A Few Comments Concerning The Issue of Regulating Public Space

There has been a great deal of confusion in the Muslim community swirling among questions about the possible relationship between, on the one hand, what may have been done in the lifetime of the Prophet -- as well as during the lifetimes of the Companions of the Prophet over the course of the reign of the first four caliphs -- in relation to the issue of regulating public space, and, on the other hand, what may be appropriate to do today in relation to the same issue involving the regulation of public space. The root of the term ‘hukumah’ [governance] refers to a process of seeking to assist an oppressor not to oppress, and such assistance includes helping those who would exercise this responsibility – that is, political and religious leaders … i.e., the government itself – to refrain from any inclination existing within such governance to oppress, exploit, or abuse those whom such governance is supposed to be protecting from these very problems.

The Qur’an says:

“And if there had not been Allah’s repelling of some people by others, certainly there would have been torn down cloisters, and churches, and synagogues, and mosques in which Allah’s name is much mentioned; and surely Allah will help the one who helps His cause; most surely Allah is Strong, Mighty. [Qur’an, 22:39-40]

Hukumah or governance is one of the means through which Allah repels the oppression of some people by others. Moreover, it is important to note that God alludes to the right of those who worship in cloisters, churches, synagogues, and mosques to all be free to remember, worship, and invoke the name of God in their own manner.

== GIVEN MATERIAL ==

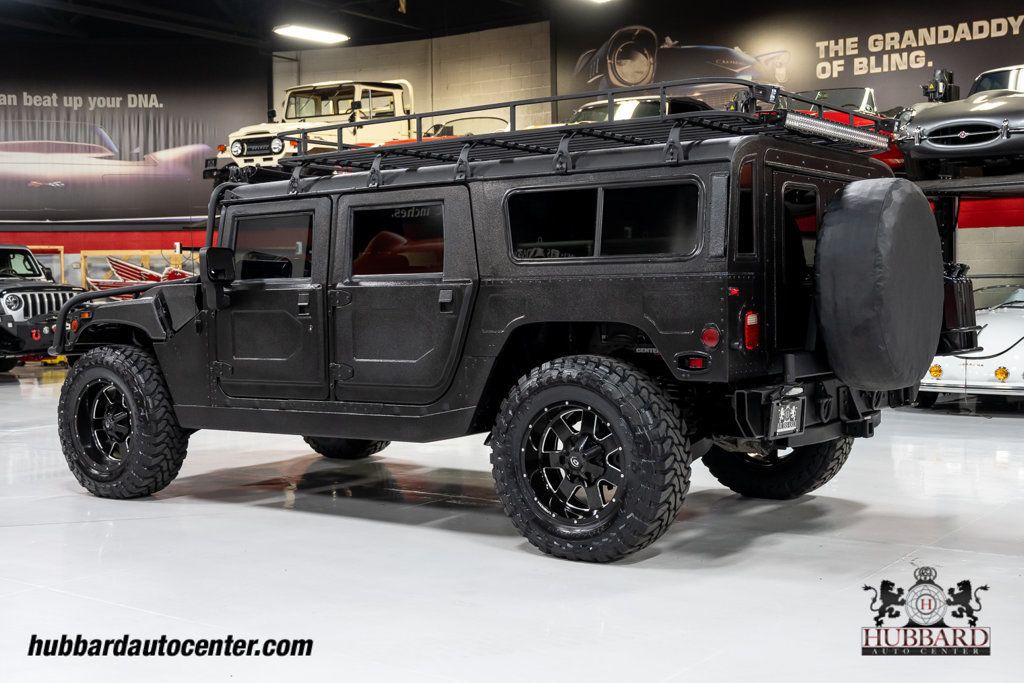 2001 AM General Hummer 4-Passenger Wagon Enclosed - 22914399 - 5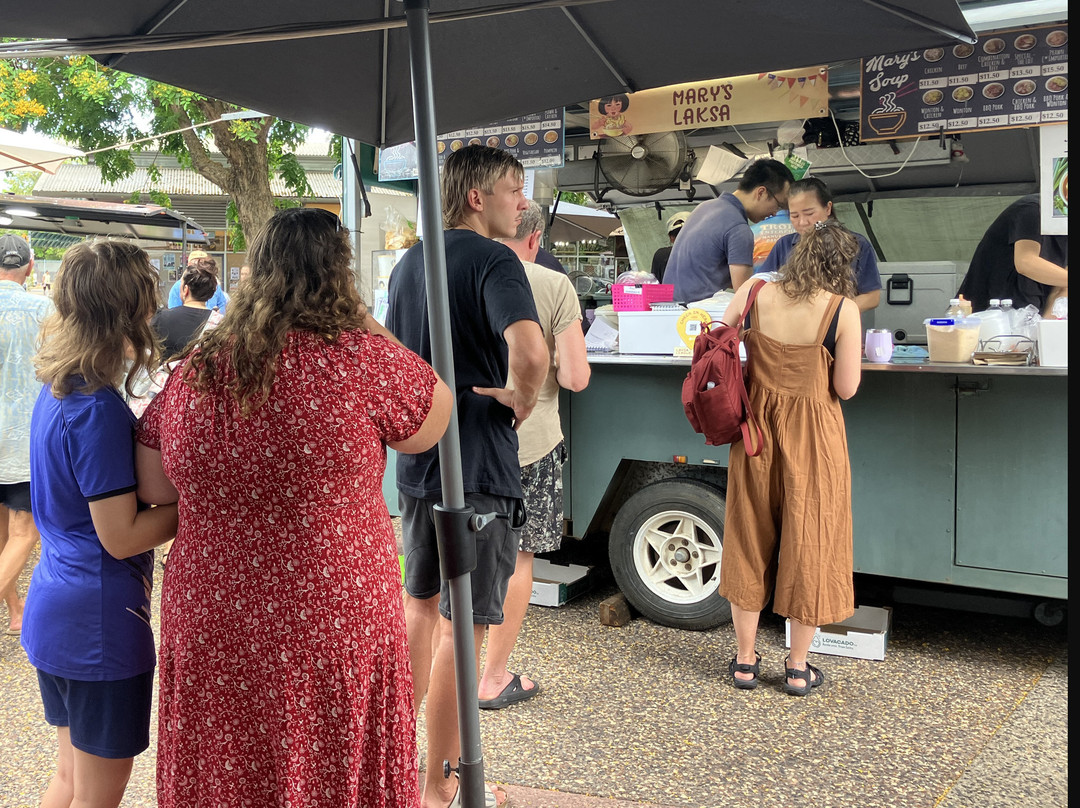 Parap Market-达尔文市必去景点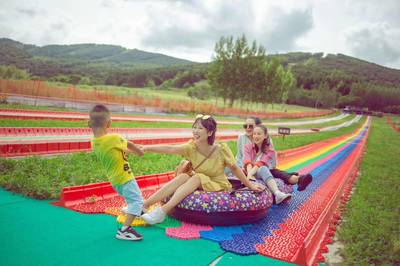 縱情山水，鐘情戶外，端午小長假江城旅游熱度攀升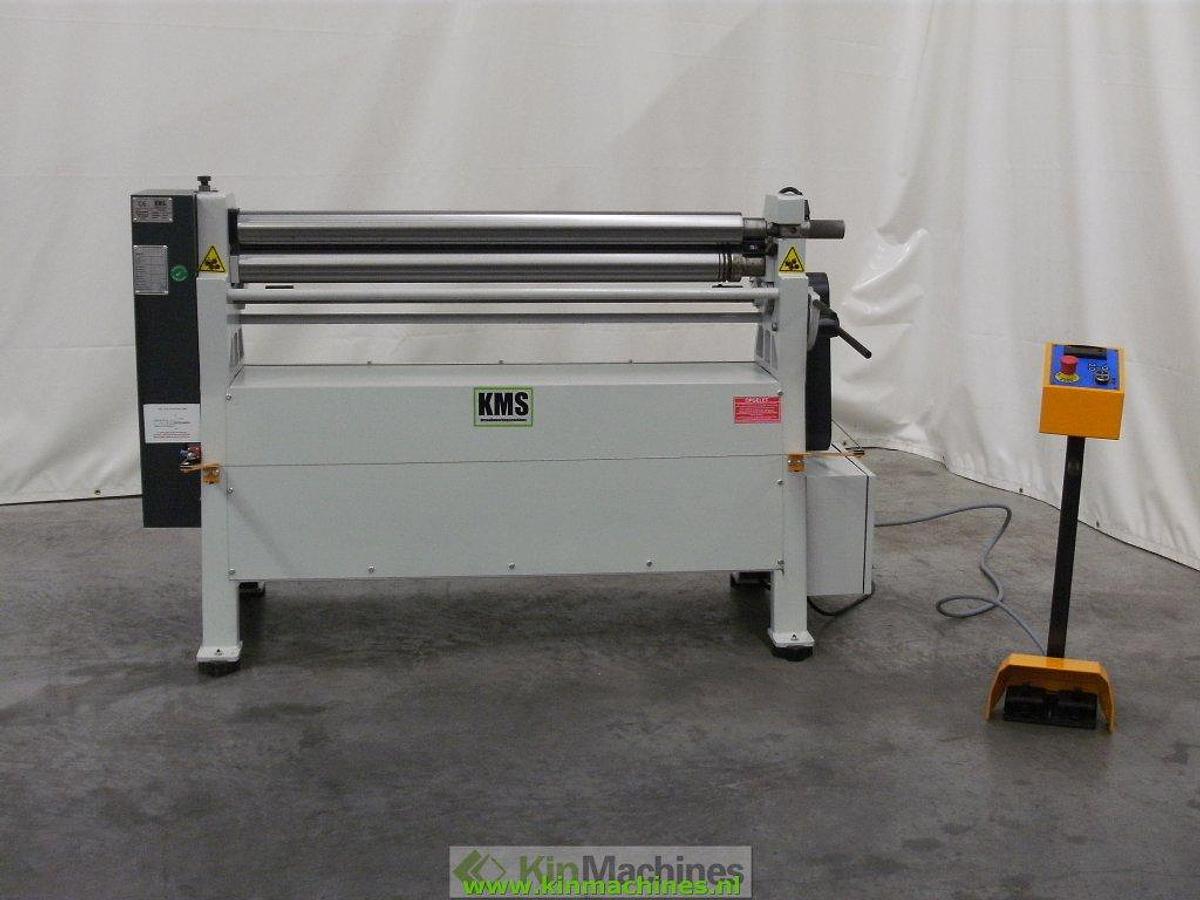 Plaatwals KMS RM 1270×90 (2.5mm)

== COMPLETE THE FOLLOWING ==
A. Reproduce the passage of the essay on regulating public space between "Hukumah or governance" and "their own manner.", inclusive, switching "oppression" to "persecution".
B. Resume the essay on regulating public space right after its final sentence, and carry it forward.

== RESPONSES TO THE EXERCISE ==
A.
Hukumah or governance is one of the means through which Allah repels the persecution of some people by others. Moreover, it is important to note that God alludes to the right of those who worship in cloisters, churches, synagogues, and mosques to all be free to remember, worship, and invoke the name of God in their own manner.

B.
There is a Hadith which relates the story of Abu ‘l-Husayn, a companion of the Prophet, whose two sons had been converted to Christianity in Medina by two Syrian merchants and then accompanied those merchants back to Syria. When Abu ‘l-Husayn heard of this, he went to the Prophet and sought permission to go after his sons and bring them back – not only to Medina but to Islam. In answer, the Prophet recited the Qur’an: “There is no compulsion in Deen, truly the right way has become clearly distinct from error.”[Qur’an, 2:256] Upon hearing the foregoing, Abu ‘l-Husayn let his sons go their own way.

When Abu Bakr Sidiq (may Allah be pleased with him) was Caliph [died in the 13th year after hijrah and was Caliph from 632 A.D. to 634 A.D.] he sent the Muslim army into Syria. As he did so, he issued the following guidance:

“When you enter the land, kill neither old men, women, nor children. … Establish a covenant with every people and city who receive you peacefully, give them your assurances, and let them live according to their laws.”

The Prophet, as well as the first four caliphs, all made decisions concerning the regulation of the public space, but these decisions were not shari‘ah, per se. As has been pointed out repeatedly during this essay, shari‘ah is an expression of a person’s private spiritual journey in search of reality or the truth concerning human existence and the place of such existence in the scheme of things, whereas the decisions of the Prophet and the first four Caliphs were particularized applications of their understanding of, and insight into, the nature of Divine guidance which had been given to them and were intended to address the circumstances, history, conditions, problems, cultures, capabilities, and issues of those times.

As the Prophet was instructed to say:

“This is my way. I call to God– I and whoever follows me being certain.” [Qur’an, 12:108]

Just as the appropriate times for fasting, pilgrimage, and prayers are to be observed within a certain timeframe, so, too, there may be an appropriate timeframe or contingency-based set of considerations concerning the application of certain other facets of the Qur’an. However, in order to determine the truth of such matters, one needs to call upon Allah – not books of fiqh, jurisprudence, judicial precedent, or legislation.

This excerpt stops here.